Zombie Zen

How Structure Affects Git's UX

By Ross Light

It’s always interesting to me to compare different approaches to solving the same problem. Git and Mercurial are two version control systems that came out at similar times, trying to address very similar requirements. Git came from a very low-level systems perspective, whereas Mercurial spent a lot of effort on its user experience. Despite what you might think, their data models are remarkably similar. It’s from this observation I started my side project — gg. I found myself greatly missing the experience of Mercurial, but I’ve resigned myself to the fact that Git is here to stay.

I came across a rather interesting challenge today while working on gg. I am trying to replicate the behavior of hg pull, and even though I’ve worked on gg for over a year now, I still haven’t reached a behavior that I’m satisfied with. I’ve finally realized why, and it boils down to a very subtle difference in the data models of the two systems.

A diagram showing commits contained inside a box titled "All", each leaf having a ref attached. One commit with no ref is outside this box, but still in the Git repository.

The Git model. In order to be part of git log --all, it must be reachable from a ref. However, there can be ephemeral commits not reachable from a ref in the repository.

At its core, Git has two concepts: commits and refs. A repository stores commits in an unstructured graph form. Git considers any commit not reachable from a ref to be unimportant, and will delete such commits periodically. Such commits are typically the side effect of rebases or deleted local branches. Refs act like garbage collection roots, and in fact, Git refers to this as garbage collection. (Not the sort of judgement you want from a system safeguarding your code!)

A diagram showing all commits contained inside the Mercurial Revlog.

The Mercurial model. By merit of being in the revlog, a revision is considered part of the repository’s history.

Mercurial, on the other hand, makes no such distinction. All commits in the revlog are part of the observable history. Mercurial bestows a fairly arbitrary default ordering on the commits, which is the order in which they were appended to the revlog. Mercurial does have a concept similar to refs called bookmarks, but this concept was introduced later and thus isn’t fundamental. In Mercurial, one must explicitly remove commits from the revlog using an extension like hg strip or mark them as obsolete with the new changeset evolution features. This is conceptually very simple: once you see a commit, it is now part of the history.

This difference in data model causes complexity higher up in Git. When fetching commits from another repository, it is very difficult to do so without configuring what Git calls “remotes”. Fundamentally, the problem is that when git fetch adds commits to the repository, it needs to attach refs to those new graph leaves lest they be garbage collected. Remotes specify patterns for Git to use to create refs, thus preserving the new commits. Mercurial does not have this problem! In Mercurial, it simply appends the commits to the revlog, and there’s nothing more to do.

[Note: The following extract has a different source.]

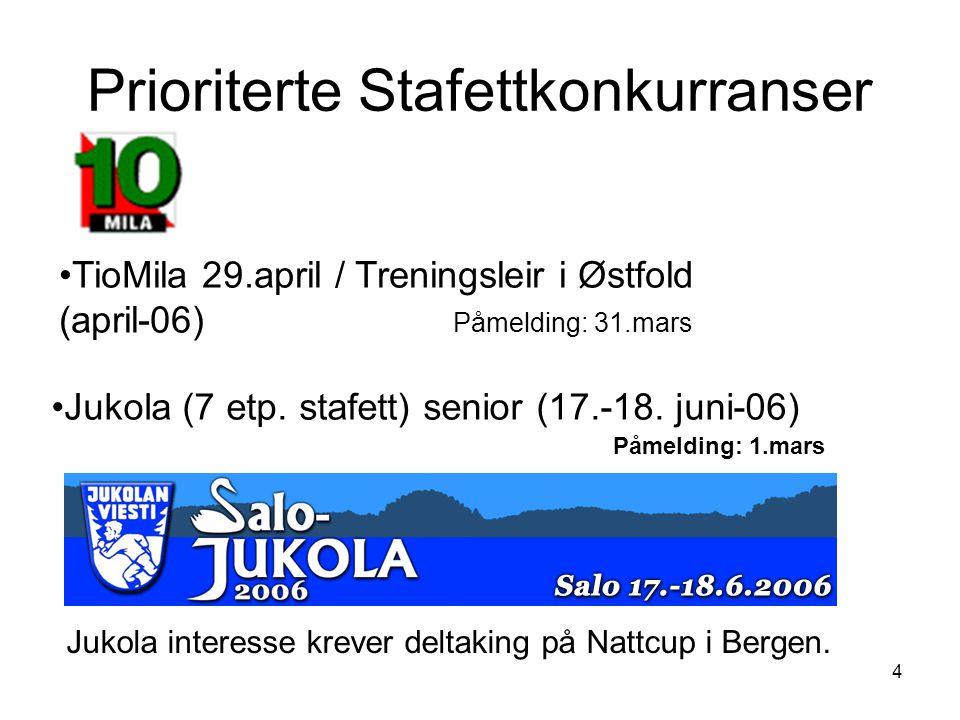 4 Prioriterte Stafettkonkurranser •Jukola (7 etp. stafett) senior (17.-18. juni-06) Påmelding: 1.mars •TioMila 29.april / Treningsleir i Østfold (apri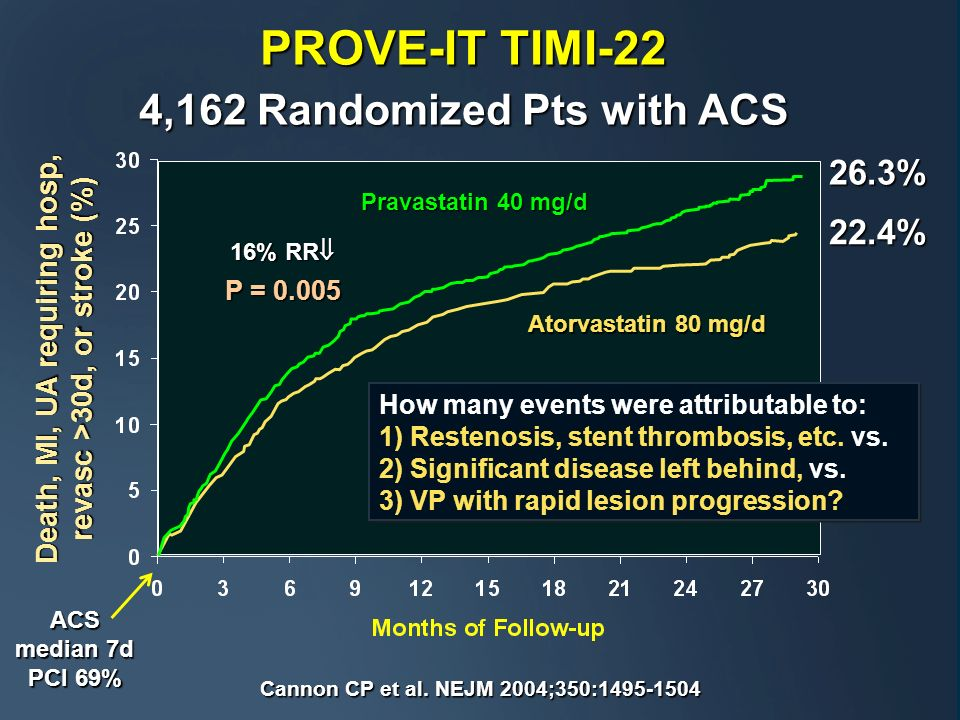 PROVE-IT TIMI-22 4,162 Randomized Pts with ACS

Git’s choice to distinguish between reachable and unreachable commits resulted in more complexity for the end-user in the form of configuration. Mercurial made no such distinction and thus no configuration is required. The lesson I take away from this is that it is important to constantly reevaluate your data model as you build software. While this is certainly not a new observation — Rob Pike famously wrote “Data structures, not algorithms, are central to programming.” — it is one that cannot be stated enough.